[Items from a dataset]
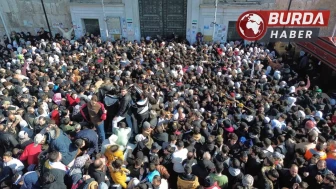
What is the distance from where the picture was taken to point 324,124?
6.15 meters

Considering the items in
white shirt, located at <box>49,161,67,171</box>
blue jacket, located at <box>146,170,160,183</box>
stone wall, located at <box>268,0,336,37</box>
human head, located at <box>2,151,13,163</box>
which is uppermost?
stone wall, located at <box>268,0,336,37</box>

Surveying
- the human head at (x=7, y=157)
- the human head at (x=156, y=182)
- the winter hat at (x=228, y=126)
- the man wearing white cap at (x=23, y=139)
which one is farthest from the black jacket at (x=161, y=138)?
the human head at (x=7, y=157)

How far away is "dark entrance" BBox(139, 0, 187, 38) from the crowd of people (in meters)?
5.48

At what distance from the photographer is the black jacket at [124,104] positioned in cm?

What to do: Please set down everything from the line containing "Considering the items in" down to the end of the items, copying each line word for word.

Answer for this exercise:
Considering the items in
white shirt, located at <box>49,161,67,171</box>
blue jacket, located at <box>146,170,160,183</box>
stone wall, located at <box>268,0,336,37</box>
human head, located at <box>2,151,13,163</box>
which is uppermost?
stone wall, located at <box>268,0,336,37</box>

Surveying
- the human head at (x=7, y=157)
- the human head at (x=156, y=182)
- the winter hat at (x=228, y=126)
- the man wearing white cap at (x=23, y=139)
which one is farthest from the black jacket at (x=161, y=138)?
the human head at (x=7, y=157)

How far away is "dark entrance" BBox(139, 0, 187, 38) from the crowd of people (in meters)?
5.48

At what distance from the photographer is the black jacket at [124,104] positioned in cm?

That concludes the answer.